### [EXERCISE MATERIAL]
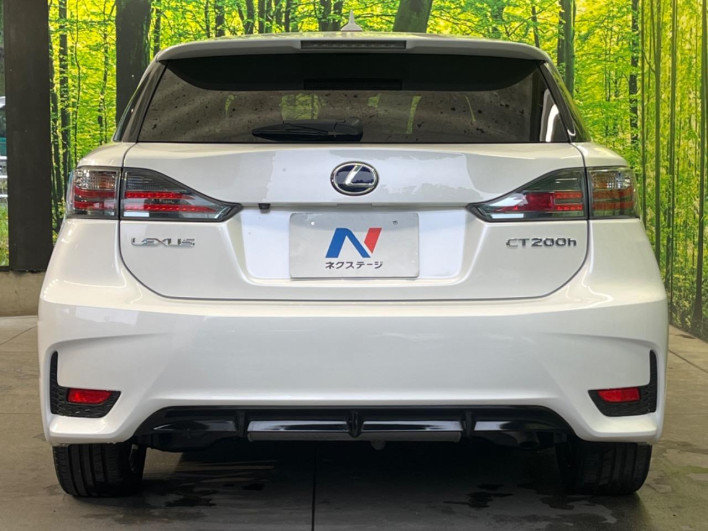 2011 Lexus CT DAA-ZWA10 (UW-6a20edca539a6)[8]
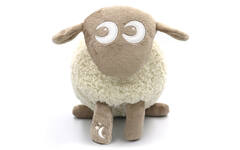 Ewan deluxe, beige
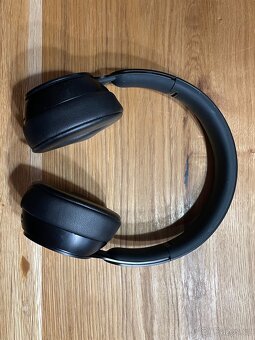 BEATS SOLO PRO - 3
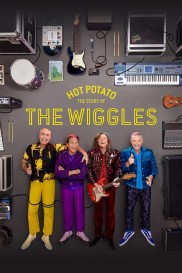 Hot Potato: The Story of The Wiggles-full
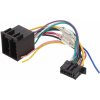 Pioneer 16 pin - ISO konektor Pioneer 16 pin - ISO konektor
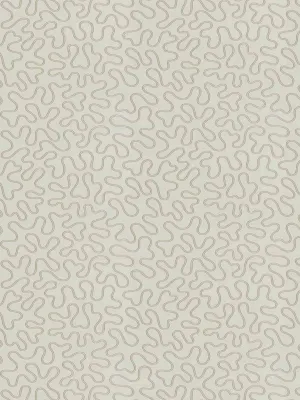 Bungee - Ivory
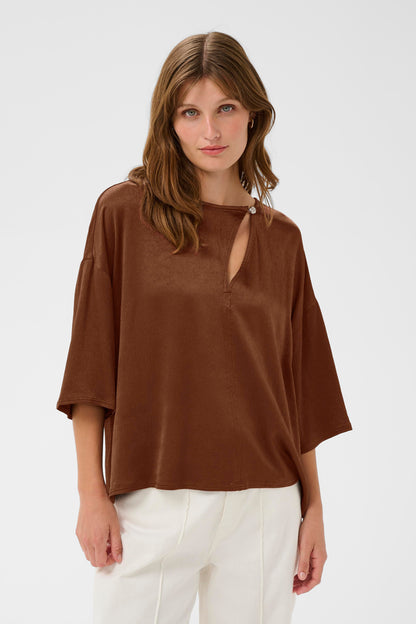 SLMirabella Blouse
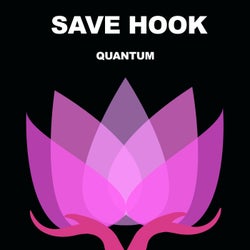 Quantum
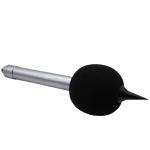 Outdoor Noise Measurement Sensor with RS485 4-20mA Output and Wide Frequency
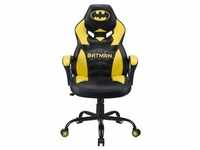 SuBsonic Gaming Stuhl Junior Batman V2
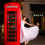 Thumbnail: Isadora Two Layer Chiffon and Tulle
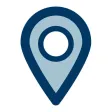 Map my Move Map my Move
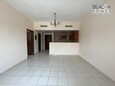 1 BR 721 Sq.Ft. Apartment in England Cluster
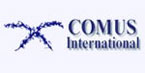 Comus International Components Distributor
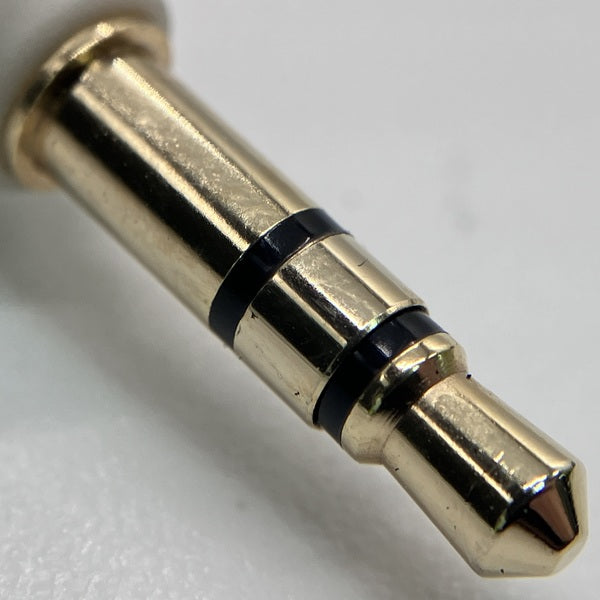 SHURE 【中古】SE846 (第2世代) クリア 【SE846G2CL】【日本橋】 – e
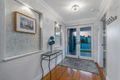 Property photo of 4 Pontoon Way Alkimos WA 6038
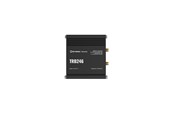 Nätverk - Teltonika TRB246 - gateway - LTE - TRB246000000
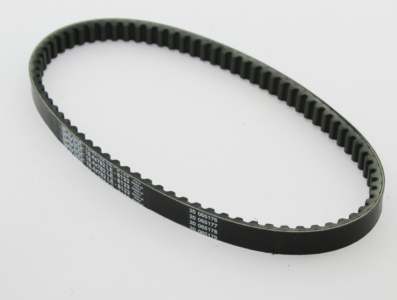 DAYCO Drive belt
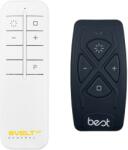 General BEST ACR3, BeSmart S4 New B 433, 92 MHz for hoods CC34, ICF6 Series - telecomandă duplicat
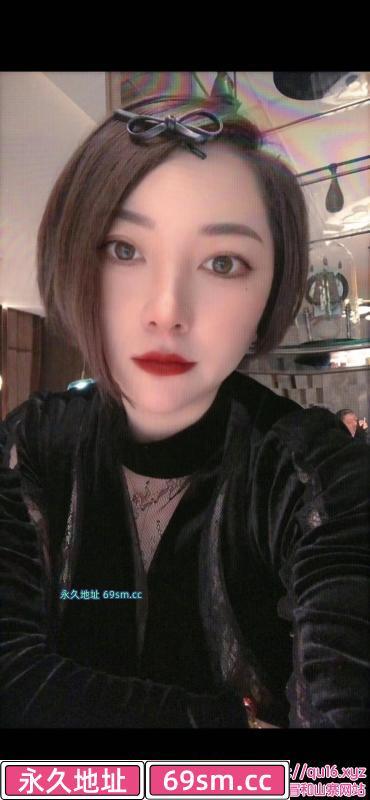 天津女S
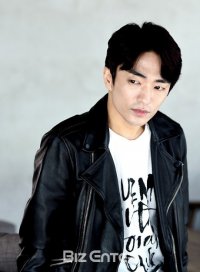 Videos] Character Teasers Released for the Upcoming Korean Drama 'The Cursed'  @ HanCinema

### [WHAT YOU NEED TO DO]
All of the entries need to be retyped word for word, pictures excluded.

### [TASK RESPONSE]
 2011 Lexus CT DAA-ZWA10 (UW-6a20edca539a6)[8]
 Ewan deluxe, beige
 BEATS SOLO PRO - 3
 Hot Potato: The Story of The Wiggles-full
 Pioneer 16 pin - ISO konektor Pioneer 16 pin - ISO konektor
 Bungee - Ivory
 SLMirabella Blouse
 Quantum
 Outdoor Noise Measurement Sensor with RS485 4-20mA Output and Wide Frequency
 SuBsonic Gaming Stuhl Junior Batman V2
 Thumbnail: Isadora Two Layer Chiffon and Tulle
 Map my Move Map my Move
 1 BR 721 Sq.Ft. Apartment in England Cluster
 Comus International Components Distributor
 SHURE 【中古】SE846 (第2世代) クリア 【SE846G2CL】【日本橋】 – e
 Property photo of 4 Pontoon Way Alkimos WA 6038
 Nätverk - Teltonika TRB246 - gateway - LTE - TRB246000000
 DAYCO Drive belt
 General BEST ACR3, BeSmart S4 New B 433, 92 MHz for hoods CC34, ICF6 Series - telecomandă duplicat
 天津女S
 Videos] Character Teasers Released for the Upcoming Korean Drama 'The Cursed'  @ HanCinema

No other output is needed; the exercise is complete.